Only 20 new molecular entities passed muster this year, less than half of 2015’s total

With the approval of Spinraza (nusinersen) by Biogen in late December, the books close on FDA approvals of new molecular entities (NMEs) in 2016. The total for the year is surprisingly low: 20, well below the 45 approved in 2015, and a level not seen since the mid-2000s, which is looked back on as a painful lull in new drug entries for the industry. Spinraza is an orphan, pediatric drug to treat a genetic disorder, spinal muscular atrophy, and is the eighth orphan drug in FDA’s list of 20.

FDA filings and approvals (through early December 2016)

The annual CDER New Drug Review, issued mid-month by Dr. John Jenkins, director of the Office of New Drugs, attributes some of the decline to accelerated approvals granted in 2015 that could easily have fallen into 2016, a higher number of complete response letters (which essentially kill or cause a rewrite of a drug application), along with a lesser number of “NME actions” during the year. The NME actions point to a lessening in manufacturers’ readiness to file an application in the first place; but that decline was only from 40 in 2015 to 36 as of early December. (Applications have only a rough relationship to approvals, since FDA reviews are not usually completed in the calendar year of submission.)

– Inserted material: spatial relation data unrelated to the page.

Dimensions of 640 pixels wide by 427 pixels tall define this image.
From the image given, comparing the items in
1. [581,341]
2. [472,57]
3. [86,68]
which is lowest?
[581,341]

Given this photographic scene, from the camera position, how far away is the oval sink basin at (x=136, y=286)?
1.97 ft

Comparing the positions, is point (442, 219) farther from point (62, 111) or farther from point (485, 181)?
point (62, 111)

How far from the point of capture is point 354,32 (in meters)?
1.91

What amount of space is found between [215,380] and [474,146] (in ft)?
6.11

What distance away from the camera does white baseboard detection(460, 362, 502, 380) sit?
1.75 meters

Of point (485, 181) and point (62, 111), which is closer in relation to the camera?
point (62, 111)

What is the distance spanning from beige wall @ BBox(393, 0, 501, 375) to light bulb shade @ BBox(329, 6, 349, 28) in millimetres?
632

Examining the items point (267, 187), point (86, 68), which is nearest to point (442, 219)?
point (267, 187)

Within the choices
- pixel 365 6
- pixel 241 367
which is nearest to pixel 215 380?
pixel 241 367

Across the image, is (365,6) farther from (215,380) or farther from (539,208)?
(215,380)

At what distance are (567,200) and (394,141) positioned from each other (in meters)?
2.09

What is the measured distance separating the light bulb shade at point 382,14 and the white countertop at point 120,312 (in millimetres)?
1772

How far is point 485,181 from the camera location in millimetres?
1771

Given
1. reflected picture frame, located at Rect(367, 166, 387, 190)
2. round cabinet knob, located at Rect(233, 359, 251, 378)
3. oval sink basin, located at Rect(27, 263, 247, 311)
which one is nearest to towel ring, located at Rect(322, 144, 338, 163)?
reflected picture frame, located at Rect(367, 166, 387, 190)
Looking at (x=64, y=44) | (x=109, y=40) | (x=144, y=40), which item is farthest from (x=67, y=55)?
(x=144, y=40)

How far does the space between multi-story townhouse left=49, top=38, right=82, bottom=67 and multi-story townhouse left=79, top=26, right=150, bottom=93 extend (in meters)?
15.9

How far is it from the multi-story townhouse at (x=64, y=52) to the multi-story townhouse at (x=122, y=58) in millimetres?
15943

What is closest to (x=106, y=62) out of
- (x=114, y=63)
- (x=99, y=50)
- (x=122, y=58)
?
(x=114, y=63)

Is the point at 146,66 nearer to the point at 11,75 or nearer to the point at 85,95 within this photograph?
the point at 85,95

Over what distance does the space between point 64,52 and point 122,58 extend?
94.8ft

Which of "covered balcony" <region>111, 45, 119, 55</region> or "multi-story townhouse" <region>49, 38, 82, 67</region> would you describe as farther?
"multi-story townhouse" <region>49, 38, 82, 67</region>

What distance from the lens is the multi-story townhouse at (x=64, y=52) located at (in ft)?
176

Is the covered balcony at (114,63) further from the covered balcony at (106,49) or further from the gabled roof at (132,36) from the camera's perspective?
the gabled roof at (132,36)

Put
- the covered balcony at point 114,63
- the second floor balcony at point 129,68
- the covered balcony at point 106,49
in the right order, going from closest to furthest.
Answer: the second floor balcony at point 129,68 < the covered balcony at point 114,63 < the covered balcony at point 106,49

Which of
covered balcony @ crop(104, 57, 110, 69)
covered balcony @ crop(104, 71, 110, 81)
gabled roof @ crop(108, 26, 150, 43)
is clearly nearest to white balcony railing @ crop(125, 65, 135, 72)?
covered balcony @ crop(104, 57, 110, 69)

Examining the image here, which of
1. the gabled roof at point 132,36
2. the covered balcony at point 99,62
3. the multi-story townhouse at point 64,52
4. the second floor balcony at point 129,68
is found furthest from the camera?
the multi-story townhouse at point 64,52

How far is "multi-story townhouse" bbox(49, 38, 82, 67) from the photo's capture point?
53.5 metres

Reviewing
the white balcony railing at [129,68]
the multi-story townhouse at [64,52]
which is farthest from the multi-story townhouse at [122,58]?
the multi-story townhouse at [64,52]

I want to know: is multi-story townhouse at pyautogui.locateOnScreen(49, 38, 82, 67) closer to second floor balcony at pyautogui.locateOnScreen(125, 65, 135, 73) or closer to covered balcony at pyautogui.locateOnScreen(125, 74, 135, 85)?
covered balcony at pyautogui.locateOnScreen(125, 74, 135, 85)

Although nearly half (8 of 20) of the approvals are for rare diseases, which affect a few thousands to 200,000 patients and therefore have a limited market, analysts and press reports point to some potential blockbusters once the drugs are on the market; these include Genentech’s Tecentriq (atezolizumab) for lung cancer, Merck’s Zepatier (grazoprevir/elbasvir) for hep C, and Lilly’s Taltz (ixekizumab) for plaque psoriasis. And, although the workings of the recently passed 21st Century Cures Act remain up in the air until FDA regulations come out, that law’s loosening of evidence standards for approval, and expanded attention to regenerative medicine technologies, is expected to boost new drug development.

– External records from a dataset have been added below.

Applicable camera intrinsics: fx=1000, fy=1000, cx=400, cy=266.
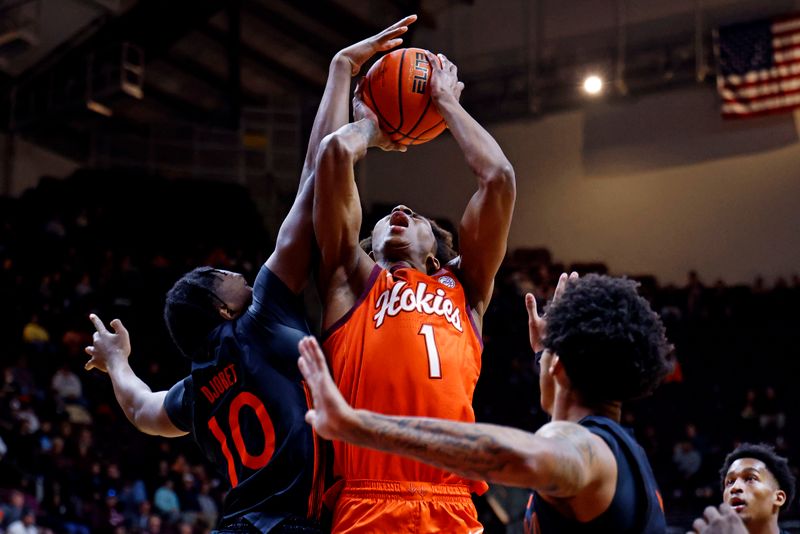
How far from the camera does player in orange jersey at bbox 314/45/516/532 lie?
328 cm

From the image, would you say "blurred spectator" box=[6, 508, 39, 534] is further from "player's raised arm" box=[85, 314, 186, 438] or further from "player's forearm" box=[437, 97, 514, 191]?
"player's forearm" box=[437, 97, 514, 191]

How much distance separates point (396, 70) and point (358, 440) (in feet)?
6.08

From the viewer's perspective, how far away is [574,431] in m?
2.33

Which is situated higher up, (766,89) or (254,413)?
(766,89)

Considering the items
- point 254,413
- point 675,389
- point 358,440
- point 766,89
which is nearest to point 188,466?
point 675,389

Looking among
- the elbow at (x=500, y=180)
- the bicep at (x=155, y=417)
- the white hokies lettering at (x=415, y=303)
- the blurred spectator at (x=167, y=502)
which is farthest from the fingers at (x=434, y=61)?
the blurred spectator at (x=167, y=502)

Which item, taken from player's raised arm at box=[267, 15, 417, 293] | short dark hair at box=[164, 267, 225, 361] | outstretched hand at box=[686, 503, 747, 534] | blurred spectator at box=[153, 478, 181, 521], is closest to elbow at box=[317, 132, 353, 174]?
player's raised arm at box=[267, 15, 417, 293]

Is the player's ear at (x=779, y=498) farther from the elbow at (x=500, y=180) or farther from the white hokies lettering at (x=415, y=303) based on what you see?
the elbow at (x=500, y=180)

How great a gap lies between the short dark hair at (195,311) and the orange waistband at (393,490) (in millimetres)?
709

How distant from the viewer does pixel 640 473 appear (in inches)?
94.7

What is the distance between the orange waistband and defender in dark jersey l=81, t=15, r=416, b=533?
0.12m

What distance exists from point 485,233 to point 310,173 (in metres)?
0.67

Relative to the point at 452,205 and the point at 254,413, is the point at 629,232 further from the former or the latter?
the point at 254,413

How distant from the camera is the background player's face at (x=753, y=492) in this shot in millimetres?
4496
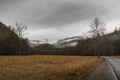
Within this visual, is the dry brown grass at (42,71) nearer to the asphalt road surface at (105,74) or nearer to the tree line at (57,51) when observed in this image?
the asphalt road surface at (105,74)

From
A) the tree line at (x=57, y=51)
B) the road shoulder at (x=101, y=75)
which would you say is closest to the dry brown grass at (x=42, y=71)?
the road shoulder at (x=101, y=75)

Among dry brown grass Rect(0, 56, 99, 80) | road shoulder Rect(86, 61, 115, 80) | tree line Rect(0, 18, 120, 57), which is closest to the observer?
road shoulder Rect(86, 61, 115, 80)

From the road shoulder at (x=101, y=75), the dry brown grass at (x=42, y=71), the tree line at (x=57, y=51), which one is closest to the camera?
the road shoulder at (x=101, y=75)

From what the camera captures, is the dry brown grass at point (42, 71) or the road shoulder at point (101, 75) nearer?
the road shoulder at point (101, 75)

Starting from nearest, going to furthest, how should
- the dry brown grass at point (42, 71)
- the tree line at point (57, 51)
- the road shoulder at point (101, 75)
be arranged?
the road shoulder at point (101, 75)
the dry brown grass at point (42, 71)
the tree line at point (57, 51)

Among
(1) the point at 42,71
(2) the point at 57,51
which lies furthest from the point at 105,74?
(2) the point at 57,51

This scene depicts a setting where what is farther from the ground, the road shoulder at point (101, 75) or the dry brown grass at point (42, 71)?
the dry brown grass at point (42, 71)

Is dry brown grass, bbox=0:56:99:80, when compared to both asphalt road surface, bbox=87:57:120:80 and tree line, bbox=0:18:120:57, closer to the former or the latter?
asphalt road surface, bbox=87:57:120:80

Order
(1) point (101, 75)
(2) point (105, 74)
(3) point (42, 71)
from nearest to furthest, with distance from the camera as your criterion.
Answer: (1) point (101, 75) < (2) point (105, 74) < (3) point (42, 71)

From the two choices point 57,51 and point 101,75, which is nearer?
point 101,75

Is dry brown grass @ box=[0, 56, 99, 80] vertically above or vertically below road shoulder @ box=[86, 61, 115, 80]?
above

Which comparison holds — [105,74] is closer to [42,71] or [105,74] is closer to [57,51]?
[42,71]

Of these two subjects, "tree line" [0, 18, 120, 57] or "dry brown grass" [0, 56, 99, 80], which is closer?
"dry brown grass" [0, 56, 99, 80]

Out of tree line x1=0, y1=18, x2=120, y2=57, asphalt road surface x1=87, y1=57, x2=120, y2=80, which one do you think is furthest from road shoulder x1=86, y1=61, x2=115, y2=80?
tree line x1=0, y1=18, x2=120, y2=57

Meanwhile, ever mindful of the politics embedded in FDA policy, the Jenkins report also notes that his agency still dominates the global market in terms of first approvals, with the US responsible for 65% of the new drugs approved in 2015 (a new high), while no other region of the world tops 20%. The report also documents that the time to approval (of, of course, approved drugs) has risen steadily with each new PDUFA (Prescription Drug User Fee Act, which is renewed every five years), going from about 15% approvals within 12 months pre-PDUFA, to about 75% within 12 months for the current PDUFA cohort.